- [Suas instruções]
Com base no trecho sobre os padres jesuítas nas colônias alemãs do Sul, responda:
1. Quem o Pe. Roothan encarregou de concretizar a proposta dos livros?
2. A quem o Pe. Sadó confiou a tarefa de distribuir os livros?
3. Em que ano ocorreu a revolução que causou estragos também na Áustria?

- [Trecho do texto]
━━━━

A passagem dos padres Sadó e Coris pelas colônias alemãs do Sul, além de porem em dia a vida sacramental dos colonos, teve uma outra consequência não menos importante. Já que a curto prazo não havia perspectiva concreta para uma assistência pastoral permanente e regular, por parte de sacerdotes que dominavam a língua alemã, os padres espanhóis recorreram a outros meios. Um deles consistiu em fornecer livros edificantes e instrutivos para, de alguma forma, suprir a falta de catequese, prédicas, instruções religiosas, ou simplesmente satisfazer o prazer de uma boa leitura. A ideia foi apresentada ao Pe. Roothan, geral da Ordem, que encarregou o Pe. Beckx para concretizar a proposta. Não demorou para ser descarregada em Porto Alegre uma enorme caixa com livros. O Pe. Sadó em pessoa levou-os até a colônia e confiou a tarefa de distribui-los aos fabriqueiros. Estes livros foram mais tarde passados de geração em geração, como preciosos objetos de herança. A outra providência consistiu em resolver a questão da assistência pastoral a longo prazo. O Pe. Morrey superior da província espanhola, encaminhou uma solicitação ao Superior Geral. O pedido teve pronto acolhimento. Os acontecimentos adversos aos jesuítas na Europa Central veio em benefício dos colonos alemães no sul do Brasil. A revolução de 1848 fizera seus estragos também na Áustria. Os jesuítas perderam propriedades, os colégios em grande parte fechados, liberando um apreciável número de religiosos para outras obras. O Geral solicitou então ao Provincial da Galícia que destacasse alguns jesuítas para enviá-los ao Brasil. Da lista que se ofereceram espontaneamente, foram escolhidos dois padres: Augustin Lipinski, Josepf Sedlac e o irmão Anton Sontag. (Continua na seguinte postagem).

━━━━

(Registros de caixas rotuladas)
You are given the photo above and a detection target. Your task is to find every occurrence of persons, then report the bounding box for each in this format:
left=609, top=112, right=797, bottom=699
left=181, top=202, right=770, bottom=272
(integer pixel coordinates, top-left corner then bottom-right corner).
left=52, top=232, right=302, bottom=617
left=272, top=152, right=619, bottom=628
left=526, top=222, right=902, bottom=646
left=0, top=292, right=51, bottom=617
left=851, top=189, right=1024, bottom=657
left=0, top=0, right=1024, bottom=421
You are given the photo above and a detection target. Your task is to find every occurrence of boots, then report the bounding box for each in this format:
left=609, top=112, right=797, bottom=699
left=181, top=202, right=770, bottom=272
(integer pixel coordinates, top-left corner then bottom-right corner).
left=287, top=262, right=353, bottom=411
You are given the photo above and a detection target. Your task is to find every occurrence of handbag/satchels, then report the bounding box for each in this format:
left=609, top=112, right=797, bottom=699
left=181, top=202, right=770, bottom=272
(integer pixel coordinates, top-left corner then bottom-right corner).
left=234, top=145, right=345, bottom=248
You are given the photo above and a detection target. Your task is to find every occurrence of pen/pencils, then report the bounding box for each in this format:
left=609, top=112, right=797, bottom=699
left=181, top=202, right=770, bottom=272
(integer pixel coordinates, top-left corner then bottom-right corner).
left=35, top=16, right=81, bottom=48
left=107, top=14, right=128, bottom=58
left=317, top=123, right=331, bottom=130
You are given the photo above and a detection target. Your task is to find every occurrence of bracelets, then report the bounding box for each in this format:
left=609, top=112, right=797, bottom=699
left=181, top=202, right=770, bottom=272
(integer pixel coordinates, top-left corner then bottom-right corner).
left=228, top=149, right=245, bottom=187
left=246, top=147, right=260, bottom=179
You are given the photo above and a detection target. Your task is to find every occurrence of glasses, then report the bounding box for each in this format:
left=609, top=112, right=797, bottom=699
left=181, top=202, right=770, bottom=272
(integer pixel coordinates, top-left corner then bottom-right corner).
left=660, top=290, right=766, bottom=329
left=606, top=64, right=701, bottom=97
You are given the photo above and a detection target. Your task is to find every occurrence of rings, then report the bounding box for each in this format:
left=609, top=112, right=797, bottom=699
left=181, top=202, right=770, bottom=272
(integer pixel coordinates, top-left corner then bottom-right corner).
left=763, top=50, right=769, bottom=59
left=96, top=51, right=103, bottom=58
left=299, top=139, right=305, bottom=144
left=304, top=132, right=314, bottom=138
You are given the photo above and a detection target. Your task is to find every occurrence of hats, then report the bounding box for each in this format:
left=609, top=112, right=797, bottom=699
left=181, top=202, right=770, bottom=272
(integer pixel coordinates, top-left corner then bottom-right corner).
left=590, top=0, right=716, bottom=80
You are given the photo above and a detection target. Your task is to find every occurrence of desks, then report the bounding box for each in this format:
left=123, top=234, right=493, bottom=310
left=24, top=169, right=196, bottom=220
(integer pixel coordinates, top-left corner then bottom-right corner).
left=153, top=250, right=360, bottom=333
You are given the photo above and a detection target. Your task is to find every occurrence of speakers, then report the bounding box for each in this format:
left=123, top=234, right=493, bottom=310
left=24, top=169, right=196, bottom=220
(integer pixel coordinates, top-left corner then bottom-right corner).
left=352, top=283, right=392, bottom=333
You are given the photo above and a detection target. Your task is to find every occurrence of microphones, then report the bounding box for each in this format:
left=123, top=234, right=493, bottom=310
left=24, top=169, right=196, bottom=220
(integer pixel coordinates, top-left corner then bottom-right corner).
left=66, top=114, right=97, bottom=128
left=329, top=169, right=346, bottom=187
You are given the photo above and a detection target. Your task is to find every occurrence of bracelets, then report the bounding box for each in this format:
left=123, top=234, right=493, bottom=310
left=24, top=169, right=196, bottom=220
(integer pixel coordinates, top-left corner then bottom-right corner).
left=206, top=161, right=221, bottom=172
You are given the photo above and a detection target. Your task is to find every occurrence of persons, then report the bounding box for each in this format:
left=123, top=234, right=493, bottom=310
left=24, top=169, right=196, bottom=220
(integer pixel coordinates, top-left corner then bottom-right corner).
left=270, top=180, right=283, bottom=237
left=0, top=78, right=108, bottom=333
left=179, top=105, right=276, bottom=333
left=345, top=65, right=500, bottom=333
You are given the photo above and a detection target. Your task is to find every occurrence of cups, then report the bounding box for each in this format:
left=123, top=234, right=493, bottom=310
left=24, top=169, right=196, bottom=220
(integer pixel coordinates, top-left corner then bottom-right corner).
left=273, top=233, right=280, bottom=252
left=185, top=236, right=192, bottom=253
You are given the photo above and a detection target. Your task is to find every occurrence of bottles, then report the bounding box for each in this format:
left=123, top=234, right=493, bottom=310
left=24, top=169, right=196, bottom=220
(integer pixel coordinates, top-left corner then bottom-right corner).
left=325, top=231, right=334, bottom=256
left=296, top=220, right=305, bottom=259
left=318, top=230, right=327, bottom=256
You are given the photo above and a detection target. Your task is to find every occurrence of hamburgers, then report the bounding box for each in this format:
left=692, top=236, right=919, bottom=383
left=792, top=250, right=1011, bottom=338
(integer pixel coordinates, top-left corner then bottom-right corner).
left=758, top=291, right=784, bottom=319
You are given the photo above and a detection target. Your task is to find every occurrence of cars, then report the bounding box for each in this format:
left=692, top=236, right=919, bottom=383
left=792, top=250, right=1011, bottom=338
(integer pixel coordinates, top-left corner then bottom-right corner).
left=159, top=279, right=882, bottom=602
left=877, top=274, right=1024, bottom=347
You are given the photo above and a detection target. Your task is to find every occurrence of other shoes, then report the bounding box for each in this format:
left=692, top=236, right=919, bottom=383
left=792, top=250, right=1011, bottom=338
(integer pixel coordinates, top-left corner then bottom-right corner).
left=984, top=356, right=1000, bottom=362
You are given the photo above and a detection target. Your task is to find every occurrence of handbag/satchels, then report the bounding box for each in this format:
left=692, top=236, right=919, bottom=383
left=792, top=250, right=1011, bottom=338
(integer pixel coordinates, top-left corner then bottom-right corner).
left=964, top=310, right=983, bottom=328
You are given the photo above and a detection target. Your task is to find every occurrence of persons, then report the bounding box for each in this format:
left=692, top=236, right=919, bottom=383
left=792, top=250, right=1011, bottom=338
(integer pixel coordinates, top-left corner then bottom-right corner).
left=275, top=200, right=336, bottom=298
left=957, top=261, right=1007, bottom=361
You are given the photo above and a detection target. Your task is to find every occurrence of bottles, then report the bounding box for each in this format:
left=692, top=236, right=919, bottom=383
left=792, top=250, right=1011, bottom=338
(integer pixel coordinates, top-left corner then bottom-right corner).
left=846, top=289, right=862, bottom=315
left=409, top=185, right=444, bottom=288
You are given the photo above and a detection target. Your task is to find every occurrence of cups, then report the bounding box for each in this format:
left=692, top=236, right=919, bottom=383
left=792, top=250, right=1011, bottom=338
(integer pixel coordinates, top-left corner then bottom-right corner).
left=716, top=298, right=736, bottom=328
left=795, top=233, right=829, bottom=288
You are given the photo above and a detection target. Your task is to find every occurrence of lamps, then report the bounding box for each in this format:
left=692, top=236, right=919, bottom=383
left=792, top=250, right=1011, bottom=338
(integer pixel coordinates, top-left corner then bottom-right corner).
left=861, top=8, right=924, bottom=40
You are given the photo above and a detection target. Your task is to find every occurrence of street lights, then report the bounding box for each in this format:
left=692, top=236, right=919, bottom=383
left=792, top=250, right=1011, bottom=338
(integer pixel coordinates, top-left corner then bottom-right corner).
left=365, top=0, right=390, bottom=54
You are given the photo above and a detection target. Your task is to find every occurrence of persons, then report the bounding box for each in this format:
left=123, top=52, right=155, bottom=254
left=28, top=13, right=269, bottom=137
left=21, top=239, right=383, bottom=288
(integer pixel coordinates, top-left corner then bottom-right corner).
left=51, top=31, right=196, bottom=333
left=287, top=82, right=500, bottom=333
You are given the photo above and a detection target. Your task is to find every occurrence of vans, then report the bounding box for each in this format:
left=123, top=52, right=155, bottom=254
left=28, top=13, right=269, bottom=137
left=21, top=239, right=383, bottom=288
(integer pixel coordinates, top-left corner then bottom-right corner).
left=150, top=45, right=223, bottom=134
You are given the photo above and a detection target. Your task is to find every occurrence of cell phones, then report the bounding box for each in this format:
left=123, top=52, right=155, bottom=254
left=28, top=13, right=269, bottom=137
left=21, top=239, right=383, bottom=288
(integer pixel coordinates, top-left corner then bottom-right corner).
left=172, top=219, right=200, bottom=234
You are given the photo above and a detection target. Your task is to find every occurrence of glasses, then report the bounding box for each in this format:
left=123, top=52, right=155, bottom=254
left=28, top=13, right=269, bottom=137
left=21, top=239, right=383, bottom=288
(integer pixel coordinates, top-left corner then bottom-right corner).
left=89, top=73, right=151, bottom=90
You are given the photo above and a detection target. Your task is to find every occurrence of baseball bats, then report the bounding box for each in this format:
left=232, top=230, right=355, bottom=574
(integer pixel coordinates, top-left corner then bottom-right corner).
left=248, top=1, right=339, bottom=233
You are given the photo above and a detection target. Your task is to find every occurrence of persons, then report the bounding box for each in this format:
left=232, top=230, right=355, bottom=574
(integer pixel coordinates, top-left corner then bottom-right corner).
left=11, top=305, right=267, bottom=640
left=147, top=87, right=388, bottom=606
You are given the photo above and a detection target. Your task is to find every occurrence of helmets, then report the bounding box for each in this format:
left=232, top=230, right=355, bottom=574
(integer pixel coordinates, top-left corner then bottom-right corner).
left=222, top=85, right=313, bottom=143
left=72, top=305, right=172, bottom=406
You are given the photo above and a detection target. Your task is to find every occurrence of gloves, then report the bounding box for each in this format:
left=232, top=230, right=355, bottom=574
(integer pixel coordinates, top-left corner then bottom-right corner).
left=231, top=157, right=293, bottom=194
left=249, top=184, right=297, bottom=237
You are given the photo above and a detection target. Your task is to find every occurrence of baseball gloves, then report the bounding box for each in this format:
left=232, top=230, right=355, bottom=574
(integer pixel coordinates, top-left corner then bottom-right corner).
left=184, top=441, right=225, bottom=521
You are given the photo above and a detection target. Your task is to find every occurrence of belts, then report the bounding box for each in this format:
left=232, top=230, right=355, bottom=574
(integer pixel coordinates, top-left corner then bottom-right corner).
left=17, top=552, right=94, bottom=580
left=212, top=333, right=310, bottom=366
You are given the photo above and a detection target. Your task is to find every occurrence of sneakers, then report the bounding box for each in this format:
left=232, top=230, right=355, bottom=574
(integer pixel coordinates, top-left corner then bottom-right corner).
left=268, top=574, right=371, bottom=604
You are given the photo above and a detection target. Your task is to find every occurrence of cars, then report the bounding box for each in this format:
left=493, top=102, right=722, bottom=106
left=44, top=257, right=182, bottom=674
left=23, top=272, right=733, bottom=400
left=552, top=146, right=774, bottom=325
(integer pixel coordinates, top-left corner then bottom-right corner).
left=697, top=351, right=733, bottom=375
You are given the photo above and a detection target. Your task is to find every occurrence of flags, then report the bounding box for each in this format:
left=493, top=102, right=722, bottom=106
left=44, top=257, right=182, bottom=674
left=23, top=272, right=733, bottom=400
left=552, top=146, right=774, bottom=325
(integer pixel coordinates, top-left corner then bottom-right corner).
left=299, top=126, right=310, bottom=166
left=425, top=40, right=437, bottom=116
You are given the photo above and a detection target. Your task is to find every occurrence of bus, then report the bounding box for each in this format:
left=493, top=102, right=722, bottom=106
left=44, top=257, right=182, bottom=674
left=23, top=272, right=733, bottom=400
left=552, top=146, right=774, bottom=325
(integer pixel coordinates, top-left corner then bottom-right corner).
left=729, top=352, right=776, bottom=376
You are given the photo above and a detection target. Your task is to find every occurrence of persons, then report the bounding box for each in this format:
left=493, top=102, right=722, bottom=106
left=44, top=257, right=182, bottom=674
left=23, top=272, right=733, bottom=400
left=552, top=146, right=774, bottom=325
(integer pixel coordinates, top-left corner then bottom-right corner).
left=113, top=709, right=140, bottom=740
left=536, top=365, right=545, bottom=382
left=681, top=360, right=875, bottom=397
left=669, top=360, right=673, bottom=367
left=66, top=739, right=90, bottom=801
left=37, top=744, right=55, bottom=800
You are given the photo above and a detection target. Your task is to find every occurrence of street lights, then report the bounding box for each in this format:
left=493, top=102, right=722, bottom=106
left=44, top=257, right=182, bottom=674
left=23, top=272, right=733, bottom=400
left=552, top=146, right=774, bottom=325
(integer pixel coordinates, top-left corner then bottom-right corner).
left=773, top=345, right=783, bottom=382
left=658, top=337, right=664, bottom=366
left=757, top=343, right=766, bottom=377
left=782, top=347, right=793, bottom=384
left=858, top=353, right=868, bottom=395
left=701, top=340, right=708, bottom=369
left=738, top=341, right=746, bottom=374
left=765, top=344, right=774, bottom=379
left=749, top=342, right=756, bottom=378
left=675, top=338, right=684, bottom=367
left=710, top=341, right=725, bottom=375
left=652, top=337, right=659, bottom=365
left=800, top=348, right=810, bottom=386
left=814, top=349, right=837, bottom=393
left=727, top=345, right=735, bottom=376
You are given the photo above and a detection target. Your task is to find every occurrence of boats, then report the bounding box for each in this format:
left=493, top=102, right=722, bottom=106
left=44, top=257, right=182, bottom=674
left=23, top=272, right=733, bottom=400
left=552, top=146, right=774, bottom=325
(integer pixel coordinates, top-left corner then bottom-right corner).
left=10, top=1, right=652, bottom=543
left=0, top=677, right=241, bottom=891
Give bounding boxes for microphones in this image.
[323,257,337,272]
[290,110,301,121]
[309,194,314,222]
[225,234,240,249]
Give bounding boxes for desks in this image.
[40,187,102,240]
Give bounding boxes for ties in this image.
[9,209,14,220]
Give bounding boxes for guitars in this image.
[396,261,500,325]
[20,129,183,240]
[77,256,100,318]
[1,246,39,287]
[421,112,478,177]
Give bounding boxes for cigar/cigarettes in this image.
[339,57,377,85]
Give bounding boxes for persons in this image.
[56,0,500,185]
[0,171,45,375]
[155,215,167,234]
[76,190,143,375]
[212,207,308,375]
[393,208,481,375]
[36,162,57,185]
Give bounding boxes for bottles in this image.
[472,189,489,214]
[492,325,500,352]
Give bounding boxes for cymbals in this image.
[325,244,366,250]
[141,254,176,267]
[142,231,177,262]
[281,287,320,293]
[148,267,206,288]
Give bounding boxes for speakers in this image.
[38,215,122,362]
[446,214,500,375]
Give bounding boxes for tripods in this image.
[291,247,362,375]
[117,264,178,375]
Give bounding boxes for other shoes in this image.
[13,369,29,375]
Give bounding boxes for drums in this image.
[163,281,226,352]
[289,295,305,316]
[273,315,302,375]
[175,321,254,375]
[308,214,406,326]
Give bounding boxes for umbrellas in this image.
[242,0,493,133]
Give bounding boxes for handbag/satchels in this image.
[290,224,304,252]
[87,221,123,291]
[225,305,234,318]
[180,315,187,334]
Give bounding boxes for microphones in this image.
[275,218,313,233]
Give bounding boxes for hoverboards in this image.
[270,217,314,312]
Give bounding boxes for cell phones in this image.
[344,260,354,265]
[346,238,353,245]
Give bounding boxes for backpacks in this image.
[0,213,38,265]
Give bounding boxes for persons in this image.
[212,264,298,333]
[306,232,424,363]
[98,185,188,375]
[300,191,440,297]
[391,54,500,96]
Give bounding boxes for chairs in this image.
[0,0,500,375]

━━━━

- [Resposta escrita]
1. O Pe. Beckx.
2. Aos fabriqueiros.
3. Em 1848.